(Data to examine begins)
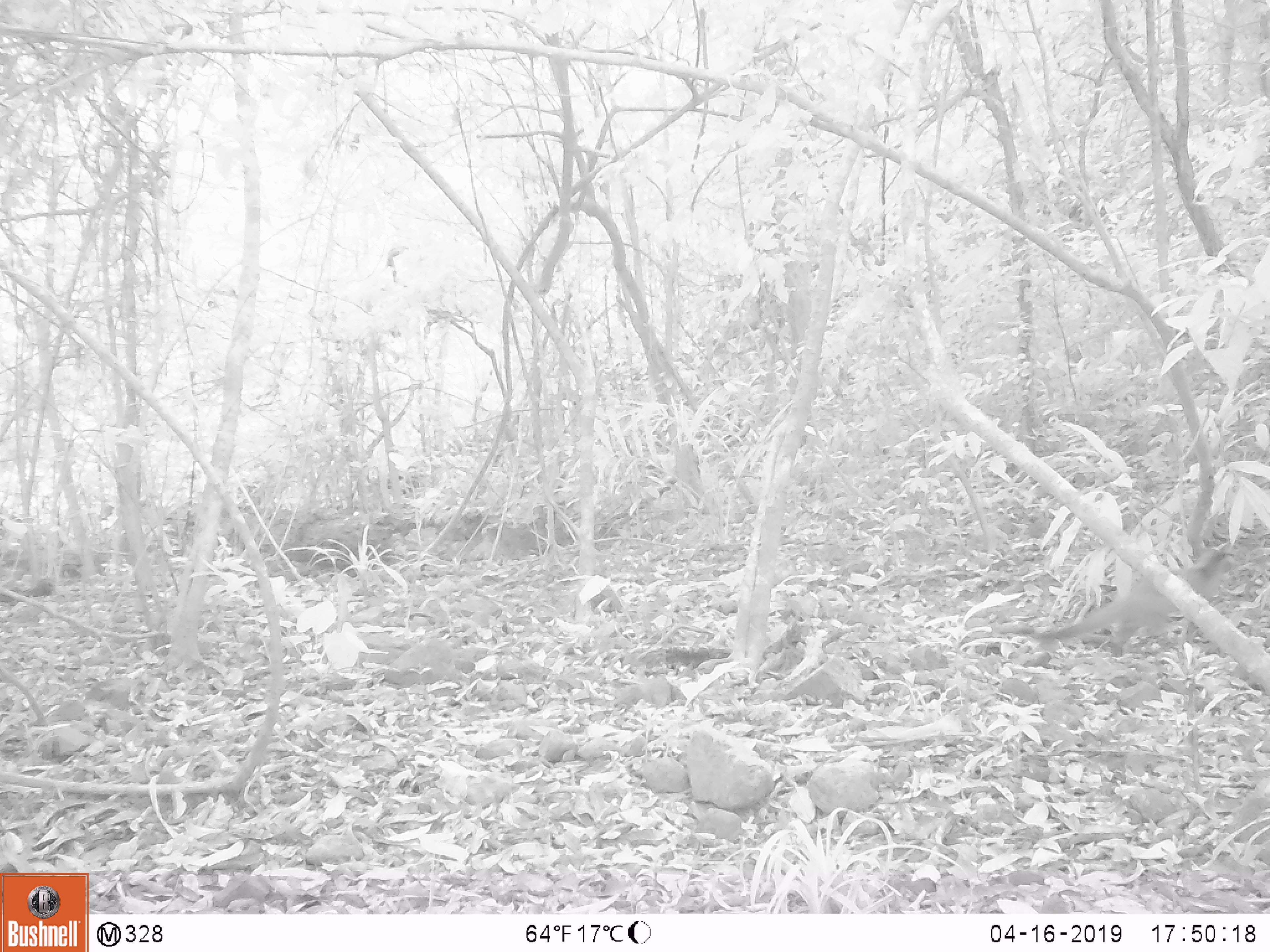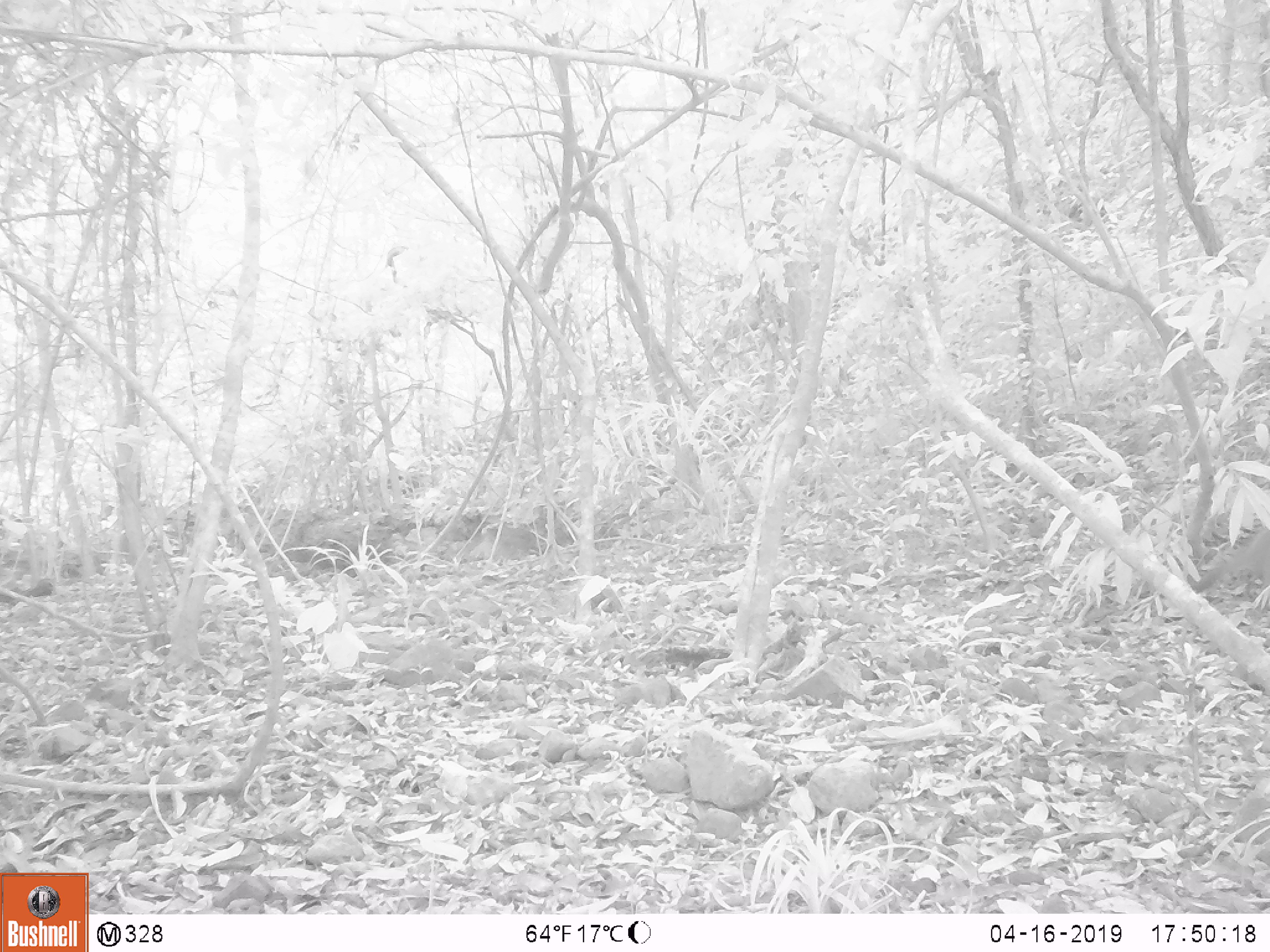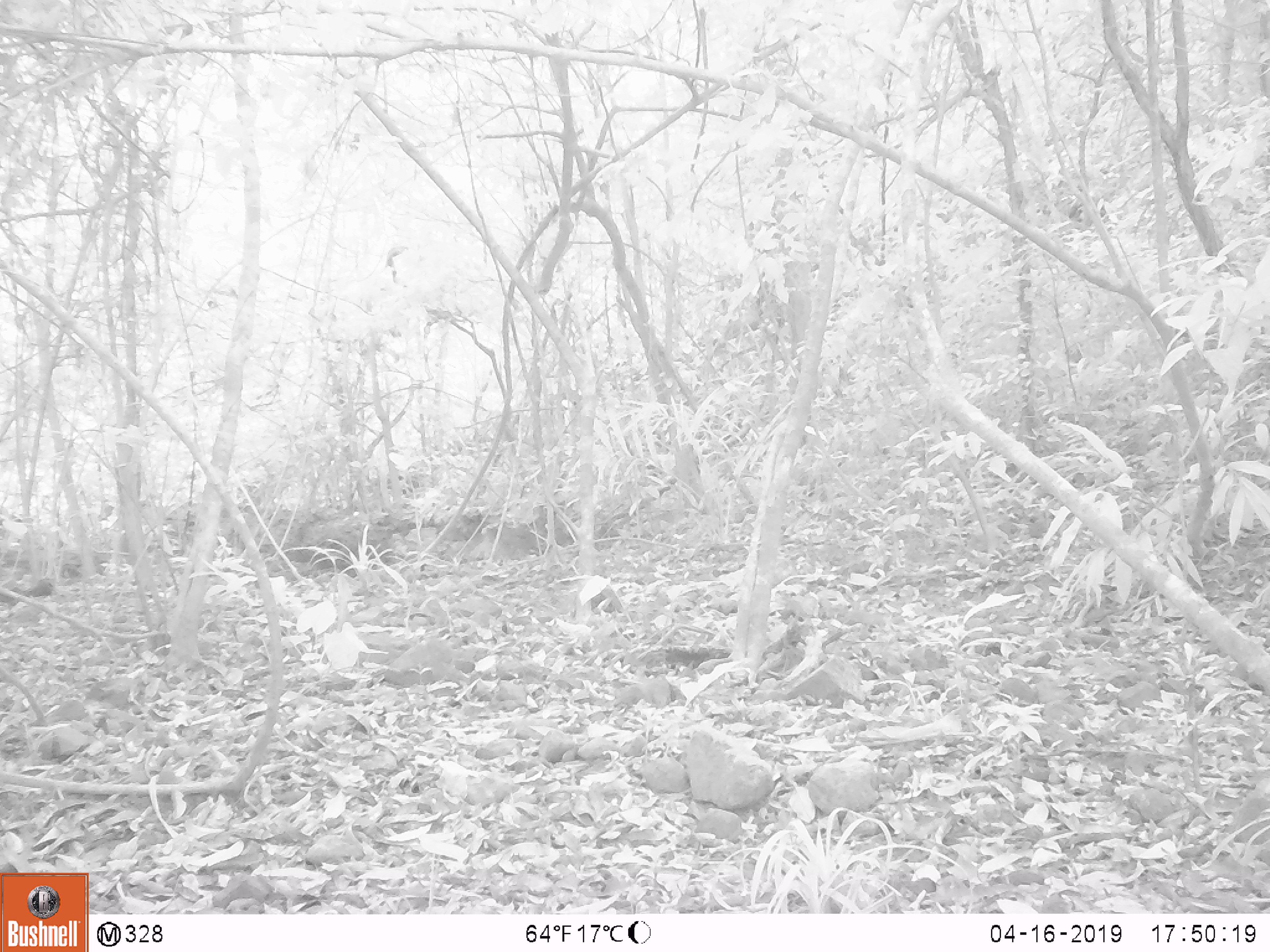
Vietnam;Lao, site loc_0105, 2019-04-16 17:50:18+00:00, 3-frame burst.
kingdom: Animalia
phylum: Chordata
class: Mammalia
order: Carnivora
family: Viverridae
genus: Paguma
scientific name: Paguma larvata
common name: masked palm civet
Masked palm civet (Paguma larvata). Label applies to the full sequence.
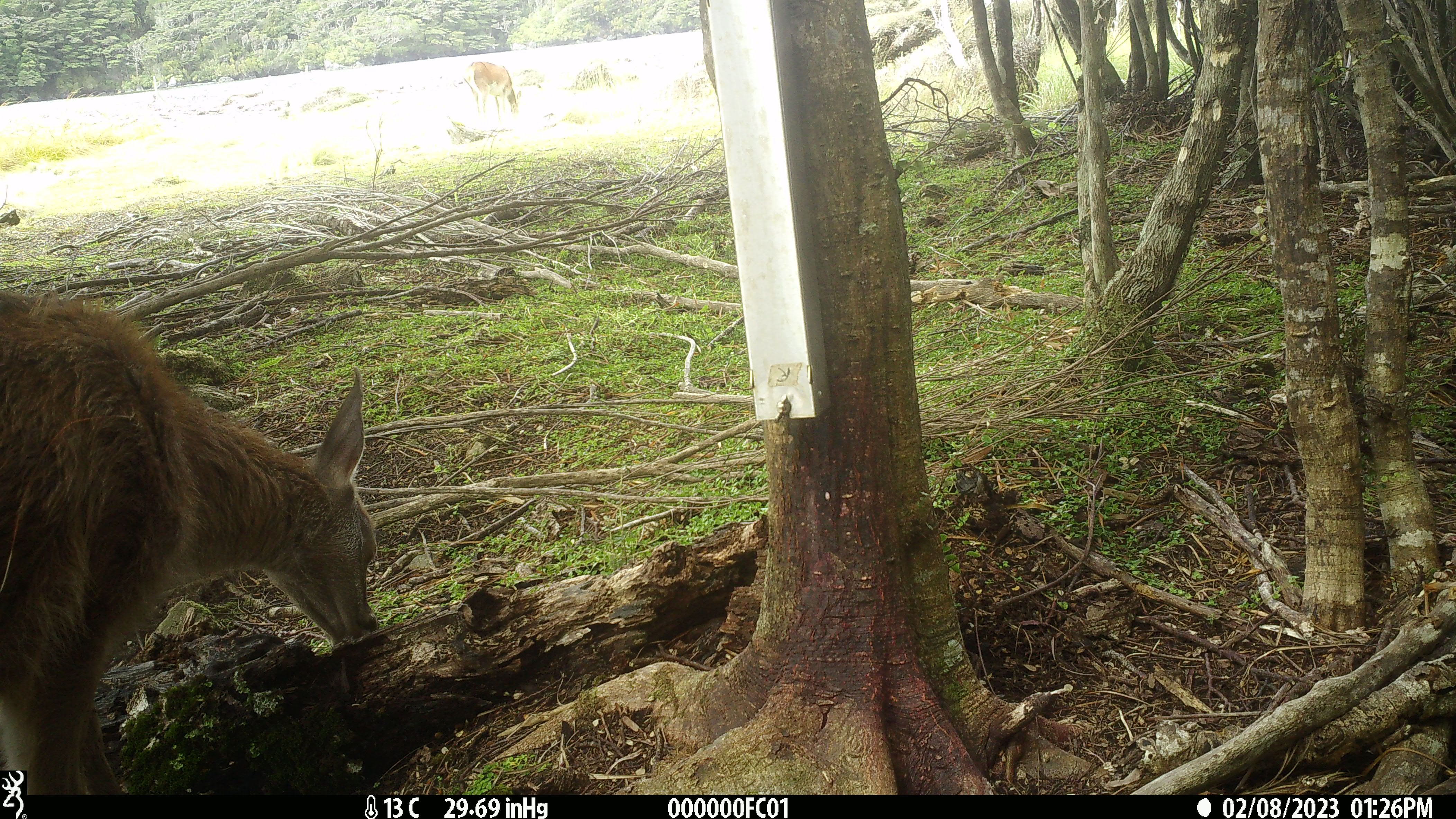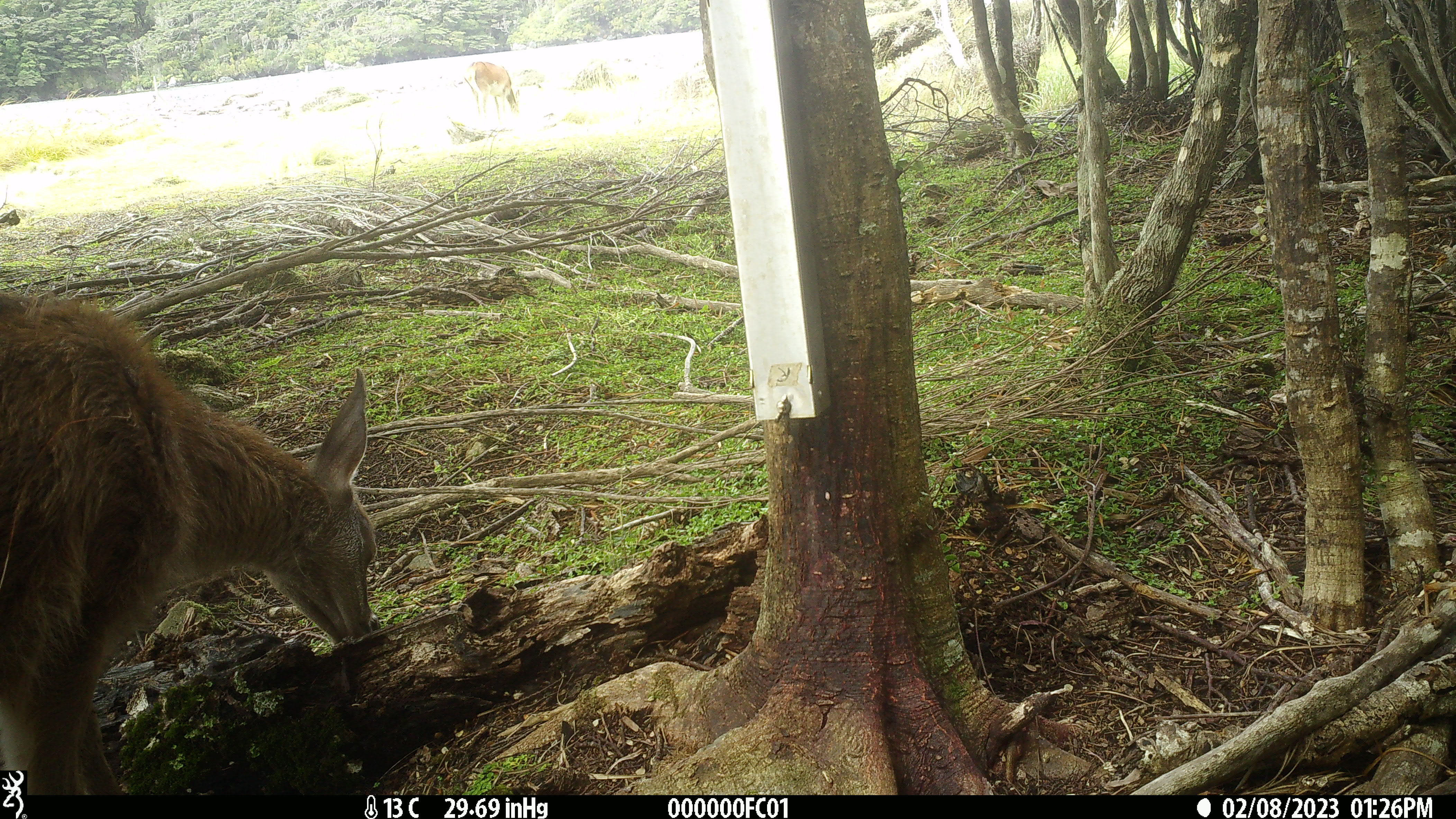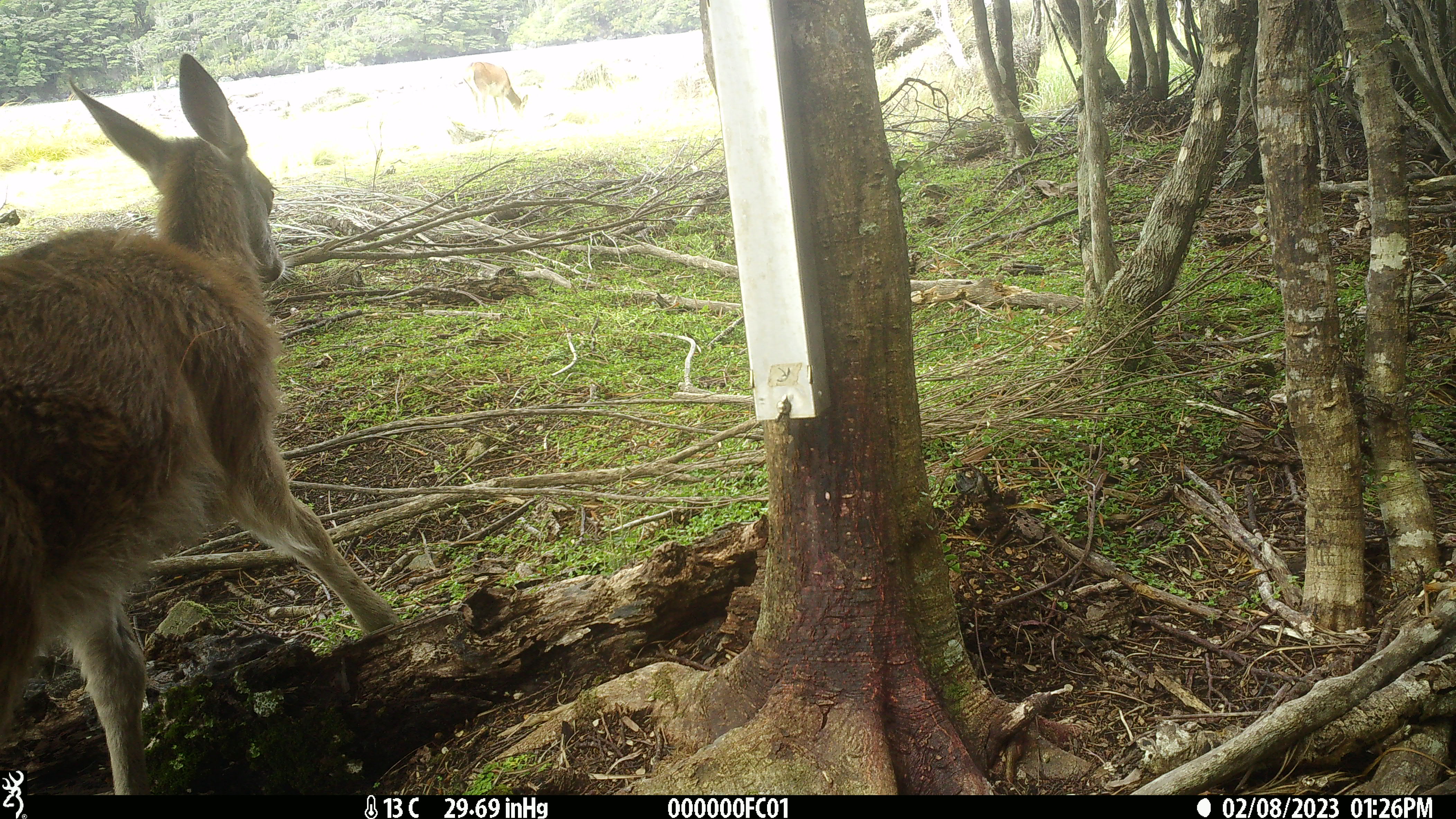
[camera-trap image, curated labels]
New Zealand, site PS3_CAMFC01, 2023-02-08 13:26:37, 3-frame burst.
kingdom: Animalia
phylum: Chordata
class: Mammalia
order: Artiodactyla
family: Cervidae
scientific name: Cervidae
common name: deer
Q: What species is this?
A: Deer (Cervidae).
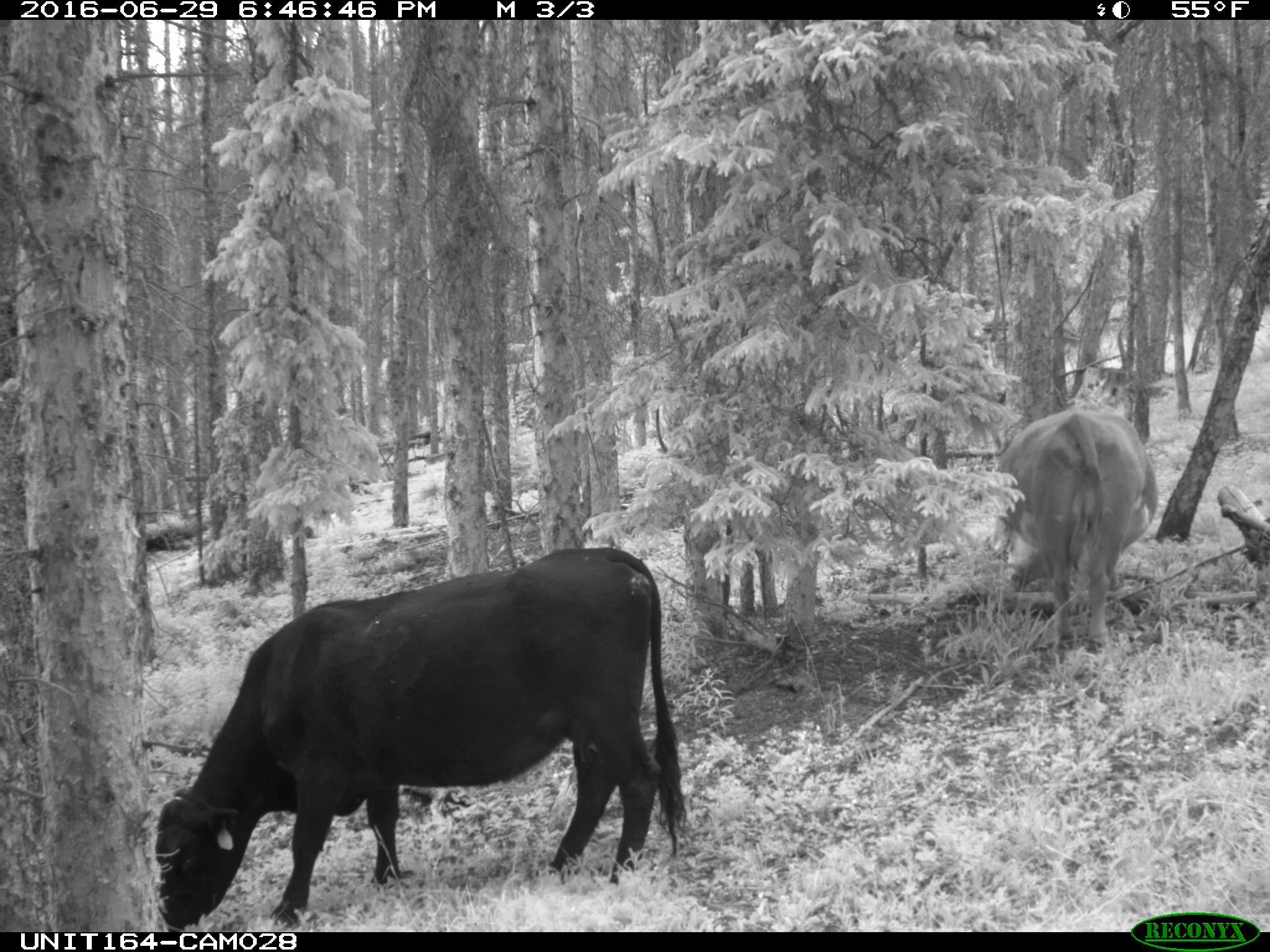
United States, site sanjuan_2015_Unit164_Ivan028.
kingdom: Animalia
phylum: Chordata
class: Mammalia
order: Artiodactyla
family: Bovidae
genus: Bos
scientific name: Bos taurus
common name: domestic cow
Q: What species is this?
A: Bos taurus (domestic cow).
(Data to examine ends)
- **Your task**: From the line containing "New Zealand, site" to the last line of the entries, output every line exactly as written, but leave out the pictures.

- **Task output**:
New Zealand, site PS3_CAMFC01, 2023-02-08 13:26:37, 3-frame burst.
kingdom: Animalia
phylum: Chordata
class: Mammalia
order: Artiodactyla
family: Cervidae
scientific name: Cervidae
common name: deer
Q: What species is this?
A: Deer (Cervidae).
United States, site sanjuan_2015_Unit164_Ivan028.
kingdom: Animalia
phylum: Chordata
class: Mammalia
order: Artiodactyla
family: Bovidae
genus: Bos
scientific name: Bos taurus
common name: domestic cow
Q: What species is this?
A: Bos taurus (domestic cow).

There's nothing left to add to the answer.